Dodgers' Andre Ethier eager to play after 'lost season'

MARYVALE, Ariz. Andre Ethier is preparing for his 12th season in a Dodgers uniform with a greater appreciation for the rites of spring, a renewed eagerness for the start of a new season and an understanding of how easily it can all be taken away.“I...

Dodgers' Andre Ethier eager to play after 'lost season'

MARYVALE, Ariz. Andre Ethier is preparing for his 12th season in a Dodgers uniform with a greater appreciation for the rites of spring, a renewed eagerness for the start of a new season and an understanding of how easily it can all be taken away.

“I think it’s everything,” Ethier said of his different emotions this spring. “You’re at this point in your career and – let’s be honest I sit around and watch the transactions and what’s going on in baseball these days. Thirty-five-year-olds aren’t getting too many opportunities these days, let alone good opportunities to keep playing and when you get those games taken away from you especially when I don’t feel it was a wear-and-tear injury, it wasn’t something where I was broken down – it’s tough.

“I was actually feeling really good at the time, felt like I was building off of a good year the year before and was playing at a really high level again. For something like that to take games away – that’s tough.”

Ethier, who will turn 35 during the Dodgers’ first trip of the regular season, had all but 16 games in September taken away from him last season. A foul ball off his shin in a spring training game on March 18 left a spiral fracture in his tibia and he spent most of last season waiting for the fracture to heal.

That wait didn’t truly end until December.

“Once the season ended, I really only had one little bump in the road where I kind of took a little misstep and it kind of bit me there,” Ethier said. “That was in December. Since then, I went through my usual six weeks of training here in Phoenix and did everything from my jumping, cutting, running the bases full out. – even getting on the ground and popping up in awkward positions.

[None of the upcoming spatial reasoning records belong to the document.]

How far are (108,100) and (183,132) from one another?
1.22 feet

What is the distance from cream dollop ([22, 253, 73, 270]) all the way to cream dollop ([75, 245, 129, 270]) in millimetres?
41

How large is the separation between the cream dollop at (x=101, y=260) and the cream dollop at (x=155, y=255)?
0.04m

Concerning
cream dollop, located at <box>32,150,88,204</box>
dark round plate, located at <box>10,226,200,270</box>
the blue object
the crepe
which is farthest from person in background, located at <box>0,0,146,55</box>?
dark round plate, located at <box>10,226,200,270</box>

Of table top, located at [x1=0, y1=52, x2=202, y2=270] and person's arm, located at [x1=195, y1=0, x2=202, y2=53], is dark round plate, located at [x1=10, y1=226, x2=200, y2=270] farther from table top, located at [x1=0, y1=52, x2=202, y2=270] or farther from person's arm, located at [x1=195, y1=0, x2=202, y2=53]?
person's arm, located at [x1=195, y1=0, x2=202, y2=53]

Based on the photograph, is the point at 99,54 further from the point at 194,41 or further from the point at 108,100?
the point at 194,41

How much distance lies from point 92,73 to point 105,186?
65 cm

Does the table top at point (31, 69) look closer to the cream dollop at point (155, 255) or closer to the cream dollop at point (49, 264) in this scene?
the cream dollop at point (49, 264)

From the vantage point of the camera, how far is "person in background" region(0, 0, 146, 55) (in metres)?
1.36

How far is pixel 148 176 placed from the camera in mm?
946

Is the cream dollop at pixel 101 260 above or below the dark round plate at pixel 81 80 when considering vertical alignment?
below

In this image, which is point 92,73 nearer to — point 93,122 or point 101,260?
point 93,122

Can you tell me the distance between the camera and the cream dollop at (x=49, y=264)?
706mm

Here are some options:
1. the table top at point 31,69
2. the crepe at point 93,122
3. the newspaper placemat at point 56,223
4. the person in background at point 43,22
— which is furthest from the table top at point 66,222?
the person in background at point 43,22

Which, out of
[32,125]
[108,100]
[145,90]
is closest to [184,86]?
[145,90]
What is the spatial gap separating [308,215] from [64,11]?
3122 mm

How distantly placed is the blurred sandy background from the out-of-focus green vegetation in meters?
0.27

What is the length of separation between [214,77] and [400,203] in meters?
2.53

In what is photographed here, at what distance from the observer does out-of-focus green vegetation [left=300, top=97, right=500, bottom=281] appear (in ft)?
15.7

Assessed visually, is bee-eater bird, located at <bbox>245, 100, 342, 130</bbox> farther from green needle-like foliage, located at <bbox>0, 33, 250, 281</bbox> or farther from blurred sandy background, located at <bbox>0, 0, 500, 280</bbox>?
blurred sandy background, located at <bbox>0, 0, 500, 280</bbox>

“I came into this not wanting to think about it or use it as anything that would hold me back from just a normal spring training.”

As far as Dodgers manager Dave Roberts is concerned, he sees no signs of last year’s injury when he watches Ethier go through drills.

“Absolutely not. He looks like the same guy I saw in camp last year,” Roberts said. “Mentally, physically, he’s in a great place.The way he’s swinging the bat right now he looks good, strong. The ball is coming off the bat really well. “(If you didn’t know he missed almost an entire season), you wouldn’t know any different.”

Before Ethier was injured last March, he was one of the Dodgers’ best spring hitters and Roberts was considering him as a candidate to bat leadoff against right-handed pitching because of “his ability to conduct an at-bat.” He is in that same mix this year.

There is another déjà-vu feeling for Ethier. Eight players are jockeying for position and playing time in the Dodgers’ outfield.

“I think if you cut and paste any article from the last five years with my name and the new names that come in you can probably write the same article with the same storyline over and over,” Ethier joked. “I’d be lying if I said I wasn’t aware of it. But the only thing I worry about is just me being able to play the way I want to play.”

POSITIVE SPIN

Left-hander Rich Hill made his first start of the spring but his curveball looked to be in midseason form.

“It’s good because you can start that creative process earlier. That was there today and that was nice,” Hill said after striking out two in his two hitless innings. “Working ahead of hitters, first-pitch strikes is something that is a must moving forward.”

Hill’s curveball is one of the best in baseball and, while other pitchers struggle to find an effective breaking pitch, his seems to come naturally. Jokingly asked if he could throw a curveball when he rolls out of bed Hill acknowledged that “I’ve been pretty fortunate to be able to spin a baseball” since he started playing baseball.

“A lot of people ask when we’re talking about the curveball – can it be taught?” Hill said. “You can’t really teach a guy to throw 95 mph. But I think you can teach someone, if they have a feel for spin, you can teach them how to improve a breaking ball.

“But for me, I’ve always been able to do that. I’ve been fortunate in that regards. But today was a good day with the breaking ball.”